When she got home, she tried to divert her attention by doing housework, but her heart was as heavy as lead. While washing dishes, she threw the dishcloth into the trash by mistake, and slipped on the floor after holding the chocolate pie. Put it in your mouth. In another five-minute long shot, the director let us watch her swallow the pain into her stomach without chewing one bite at a time and then spit it all out, but she didn't let us see the tears swirling in her eyes.
But C quietly stood by and looked at them all but could not do anything. Only when she was lying alone on the double bed that the two of them once snuggled up, he tapped her shoulder, but she could no longer perceive that he was coaxing her to sleep.
It turned out that C became a ghost in a white sheet, walked through the sunshine-filled field, and returned to their home like a call of fate. Since then, he has become a prisoner of love.
He watched her hurt, recover, form a new love, reminisce about the past, the warm memories collided with the cool reality, and finally left the old house, and left a note in the crevice of the painted wall, and the note represented part of her. Since then, the note has become his obsession day after day, year after year.
The director used the classic academy-style rounded rectangular lens and the vignetting-style corners of the screen to reveal a sentimental retro feeling, and the framed composition trapped the bed sheet ghost in his inner obsession.
In the first half of the film, we witnessed the slowdown of time, and in the second half of the film, we experienced the fast-forward and reverse of time, and time and survival are just an important topic that director David Lowe wants to discuss with us.

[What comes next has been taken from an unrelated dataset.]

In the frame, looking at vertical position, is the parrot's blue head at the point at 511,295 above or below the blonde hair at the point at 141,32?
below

The subtly moving light spots on the wall and the unpredictable nebula overhead suggest the unpredictable travel of time for thousands of years. The clever use of montage speeds up the timeline. The ground rises, time is a closed loop, and the Sheet Ghost struggles to get back to where he was - when he and M first moved into the house.
He saw his past self watching M leave again. This scene reminded me of "Boyhood", when girls and boys moved out of the old house, they said goodbye to the objects in the house over and over again, as if saying goodbye to their past self. It's like the heroine M said to the hero C, "When I was young, my family moved around a lot, I would write notes, fold them very small, and hide them in every corner. If I want to go back one day, There will be a part of who I once was waiting for."

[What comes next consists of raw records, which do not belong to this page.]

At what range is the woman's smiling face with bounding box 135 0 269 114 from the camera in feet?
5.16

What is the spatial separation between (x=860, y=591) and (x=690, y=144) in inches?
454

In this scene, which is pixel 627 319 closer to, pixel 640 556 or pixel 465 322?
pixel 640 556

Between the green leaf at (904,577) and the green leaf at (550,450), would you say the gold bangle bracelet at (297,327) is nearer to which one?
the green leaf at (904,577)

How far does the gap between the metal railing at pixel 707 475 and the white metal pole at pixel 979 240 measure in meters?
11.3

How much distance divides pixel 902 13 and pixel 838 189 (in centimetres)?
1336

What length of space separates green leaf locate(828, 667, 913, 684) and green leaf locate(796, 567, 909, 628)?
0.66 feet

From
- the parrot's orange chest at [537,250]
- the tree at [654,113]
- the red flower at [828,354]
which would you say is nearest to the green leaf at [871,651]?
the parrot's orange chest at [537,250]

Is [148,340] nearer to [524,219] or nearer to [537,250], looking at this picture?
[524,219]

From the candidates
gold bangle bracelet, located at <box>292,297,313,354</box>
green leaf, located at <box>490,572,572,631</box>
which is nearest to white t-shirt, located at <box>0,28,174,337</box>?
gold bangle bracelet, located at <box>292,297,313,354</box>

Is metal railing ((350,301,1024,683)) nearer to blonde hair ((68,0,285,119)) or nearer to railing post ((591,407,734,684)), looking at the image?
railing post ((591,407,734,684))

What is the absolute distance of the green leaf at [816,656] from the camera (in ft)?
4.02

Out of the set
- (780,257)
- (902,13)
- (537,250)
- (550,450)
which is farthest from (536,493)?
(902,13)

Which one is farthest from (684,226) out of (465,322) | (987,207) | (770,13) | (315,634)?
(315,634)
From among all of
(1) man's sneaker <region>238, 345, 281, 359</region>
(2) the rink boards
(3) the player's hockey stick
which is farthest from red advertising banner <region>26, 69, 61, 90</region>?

Countless past mes have made me who I am now. In "Yi Yi", Wu Nianzhen went back to the past and experienced his first love, but he said, "I thought I might have a different life, but the result is still the same, no difference, but suddenly I feel that there is no need to live again." .
Look back at the dialogue between the male protagonist and the female protagonist about moving.
Did you go back?
No, because I have no reason to go back.
Why did you move and why did you leave those houses?
Because I have no choice.
Because in the past there was no need to go back and she couldn't go back, the old one stayed in the old room, and the new one had already set off. But he held the old her and stayed in the same place after experiencing the passage of time.
I really like the Chinese translation of the film "Ghosts of Floating Life". "Floating Life" expresses the values of the nihilistic director David Lowe. As Lao Tzu said, "It's life is like floating, and its death is like rest. Don't think about it, don't plan. It is bright but not dazzling, trusting but not expecting. His sleep is not dreaming, his sleep is worry-free. His spirit is pure, and his soul is unstoppable.”
The director expresses his views on time and existence in the tone of a party philosopher: we do everything we can to keep us alive, to ensure that after our death, we will still have an impact on the surrounding, but we will all die, our descendants, descendants Descendants of yours and even the whole world will disappear, everything will perish, including everything you have fought for, everything that makes you complacent or superior to others, will all vanish.
Yes, immortality does not lie in the memory of others, nor in the works we leave behind, but in every present that is happening.
The only thing that can be grasped is not the unpredictable future nor the past that can never be traced back, but the graspable and palpable present.
The bed sheet ghost finally pulled out the note she hid in the crack of the wall, but the content of the note is no longer important, losing the day-to-day longing, what is the use of the body?